The Liverpool transfer committee is in place to give the club a competitive advantage. It is an investment in the top talent in the player recruitment space; with the aim to source and scout players that have the quality and mentality to play for Liverpool, but have not yet caught the eye of the world.
There probably weren’t many football fans that didn’t follow Dortmund’s progress last year with an envious eye. As I look at in detail in this comparison I think there is a real similarity in how Dortmund have built a team capable of competing and the journey Liverpool are taking.
Dortmund has been one of the smartest clubs in world football and has integrated great young players like Mario Gotze with smart buys like Robert Lewandowski (who only actually cost £4.5m) into a team that became greater than the sum of its parts.
Football transfers are complex; and there will be variations of Liverpool’s transfer committee at most big clubs across Europe. So what is it that will give Liverpool an edge? Essentially what the club have done is recruited who they believe to be the very best people in the scouting space in Hunter and Fallows; they are using intelligence led data to identify and value the right players.

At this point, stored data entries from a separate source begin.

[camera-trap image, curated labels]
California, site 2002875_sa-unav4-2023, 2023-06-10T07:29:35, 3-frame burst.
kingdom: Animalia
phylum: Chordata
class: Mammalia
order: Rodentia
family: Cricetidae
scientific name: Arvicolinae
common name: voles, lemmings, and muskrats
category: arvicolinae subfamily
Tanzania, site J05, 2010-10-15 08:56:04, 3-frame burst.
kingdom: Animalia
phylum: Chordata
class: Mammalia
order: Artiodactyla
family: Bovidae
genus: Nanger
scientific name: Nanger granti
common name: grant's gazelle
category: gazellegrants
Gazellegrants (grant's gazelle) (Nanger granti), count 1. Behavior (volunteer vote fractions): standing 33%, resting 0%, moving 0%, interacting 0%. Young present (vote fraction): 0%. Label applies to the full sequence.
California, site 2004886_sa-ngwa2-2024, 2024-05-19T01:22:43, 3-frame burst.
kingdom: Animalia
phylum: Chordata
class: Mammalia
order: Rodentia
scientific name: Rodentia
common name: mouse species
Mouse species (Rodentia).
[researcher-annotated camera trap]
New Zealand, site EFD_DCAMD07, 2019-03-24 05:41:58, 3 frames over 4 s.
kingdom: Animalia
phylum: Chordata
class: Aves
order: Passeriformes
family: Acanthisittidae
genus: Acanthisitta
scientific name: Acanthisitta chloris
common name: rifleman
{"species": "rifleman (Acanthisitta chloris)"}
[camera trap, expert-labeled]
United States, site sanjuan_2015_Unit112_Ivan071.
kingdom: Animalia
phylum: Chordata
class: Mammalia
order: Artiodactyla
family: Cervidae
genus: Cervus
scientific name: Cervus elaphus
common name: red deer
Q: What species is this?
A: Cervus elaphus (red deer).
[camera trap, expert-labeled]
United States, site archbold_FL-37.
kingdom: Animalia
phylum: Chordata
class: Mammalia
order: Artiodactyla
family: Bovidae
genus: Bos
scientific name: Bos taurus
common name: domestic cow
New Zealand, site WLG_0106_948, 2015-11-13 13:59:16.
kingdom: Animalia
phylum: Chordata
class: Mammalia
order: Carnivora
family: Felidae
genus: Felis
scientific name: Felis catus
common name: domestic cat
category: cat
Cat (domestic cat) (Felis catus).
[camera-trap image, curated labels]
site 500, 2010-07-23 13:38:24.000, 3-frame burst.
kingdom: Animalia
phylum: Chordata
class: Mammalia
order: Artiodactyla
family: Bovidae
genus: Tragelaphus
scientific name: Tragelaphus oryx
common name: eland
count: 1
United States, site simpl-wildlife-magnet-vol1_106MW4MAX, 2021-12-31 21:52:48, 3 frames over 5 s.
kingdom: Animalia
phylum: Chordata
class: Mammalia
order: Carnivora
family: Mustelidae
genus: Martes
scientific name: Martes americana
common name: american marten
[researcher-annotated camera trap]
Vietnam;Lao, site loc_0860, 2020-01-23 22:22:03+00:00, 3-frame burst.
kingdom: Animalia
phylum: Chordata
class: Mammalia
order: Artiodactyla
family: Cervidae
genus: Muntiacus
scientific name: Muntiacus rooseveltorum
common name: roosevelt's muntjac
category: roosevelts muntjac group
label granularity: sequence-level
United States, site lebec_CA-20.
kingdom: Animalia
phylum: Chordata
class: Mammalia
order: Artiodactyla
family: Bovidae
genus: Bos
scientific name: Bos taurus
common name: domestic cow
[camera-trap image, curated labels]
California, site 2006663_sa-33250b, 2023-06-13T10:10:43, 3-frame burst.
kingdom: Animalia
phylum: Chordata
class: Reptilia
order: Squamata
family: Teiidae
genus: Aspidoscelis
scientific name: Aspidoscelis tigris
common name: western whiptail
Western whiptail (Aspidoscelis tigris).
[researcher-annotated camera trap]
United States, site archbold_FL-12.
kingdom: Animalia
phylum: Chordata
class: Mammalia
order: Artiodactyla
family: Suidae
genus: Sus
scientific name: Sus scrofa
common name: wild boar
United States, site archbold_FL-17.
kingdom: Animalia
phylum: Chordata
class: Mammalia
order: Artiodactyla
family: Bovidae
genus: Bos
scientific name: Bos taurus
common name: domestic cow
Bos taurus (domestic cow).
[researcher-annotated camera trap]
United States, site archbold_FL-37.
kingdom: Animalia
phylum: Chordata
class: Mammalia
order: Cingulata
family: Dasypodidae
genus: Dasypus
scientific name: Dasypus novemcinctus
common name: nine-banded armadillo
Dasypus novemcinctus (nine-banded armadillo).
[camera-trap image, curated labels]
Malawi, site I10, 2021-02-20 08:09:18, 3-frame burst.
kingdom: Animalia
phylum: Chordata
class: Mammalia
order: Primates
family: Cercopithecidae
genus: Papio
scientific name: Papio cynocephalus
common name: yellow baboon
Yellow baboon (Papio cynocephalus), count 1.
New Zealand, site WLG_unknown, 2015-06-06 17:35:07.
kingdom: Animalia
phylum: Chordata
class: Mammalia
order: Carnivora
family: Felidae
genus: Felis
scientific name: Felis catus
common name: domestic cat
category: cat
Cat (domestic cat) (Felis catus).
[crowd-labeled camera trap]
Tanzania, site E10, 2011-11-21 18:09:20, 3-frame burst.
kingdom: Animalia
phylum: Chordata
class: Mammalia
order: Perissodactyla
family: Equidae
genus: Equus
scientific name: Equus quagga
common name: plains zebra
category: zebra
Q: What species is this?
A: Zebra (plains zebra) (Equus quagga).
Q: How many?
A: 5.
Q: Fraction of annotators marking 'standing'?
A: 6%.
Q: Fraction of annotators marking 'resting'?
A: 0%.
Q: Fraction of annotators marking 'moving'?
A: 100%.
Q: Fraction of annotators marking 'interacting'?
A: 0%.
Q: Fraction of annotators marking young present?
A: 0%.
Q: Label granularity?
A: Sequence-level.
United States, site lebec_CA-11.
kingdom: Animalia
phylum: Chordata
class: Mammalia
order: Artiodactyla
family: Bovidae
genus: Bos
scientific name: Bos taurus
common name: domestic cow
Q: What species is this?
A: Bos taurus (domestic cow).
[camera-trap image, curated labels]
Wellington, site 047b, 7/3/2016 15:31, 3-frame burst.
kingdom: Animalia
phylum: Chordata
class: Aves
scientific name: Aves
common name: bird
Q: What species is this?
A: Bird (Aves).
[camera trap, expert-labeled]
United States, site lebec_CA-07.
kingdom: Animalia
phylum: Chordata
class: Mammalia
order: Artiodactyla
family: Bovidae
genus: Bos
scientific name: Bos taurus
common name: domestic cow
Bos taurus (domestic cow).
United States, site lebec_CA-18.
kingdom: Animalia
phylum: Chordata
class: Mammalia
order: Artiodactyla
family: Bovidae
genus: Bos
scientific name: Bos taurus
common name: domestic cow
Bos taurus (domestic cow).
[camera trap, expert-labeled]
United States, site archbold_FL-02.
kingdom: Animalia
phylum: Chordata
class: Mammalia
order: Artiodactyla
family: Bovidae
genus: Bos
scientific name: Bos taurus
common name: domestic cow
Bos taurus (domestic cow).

The club recognise that they will be recruiting players still in a development phase; so will need a strong coaching structure to complement the transfer strategy.
There will always be exceptions; and the club has proven with the signing of Sakho it is willing to invest in an established name if the deal is right. But the broad strategy of recruiting the ‘balloon d’or’ winners of the future is very much what the committee is in place to do, and in my view is absolutely the right direction for the club.
If you look at the Willian deal as well – whilst he looks to be a very good player – there has been little evidence to suggest he looks like a £30m player. There was no value to be had from that deal – and by walking away from it, Raheem Sterling has been given the opportunity to flourish. It is those kinds of calls that the club has to get right, and the committee helps with those decisions.
The transfer committee has a critical role in the club’s future; it can be the difference between competing or not. Beyond all of the speculation and media that surrounds transfer windows; there is a strategy and structure at work at Liverpool that can give the club that competitive advantage. They won’t get everything right, but it is unrealistic to expect them to.
They have made a significant contribution to the clubs push towards the top four this season, if we can return to the Champions League; they will probably find that players such as Mkhitaryan are more easily attainable.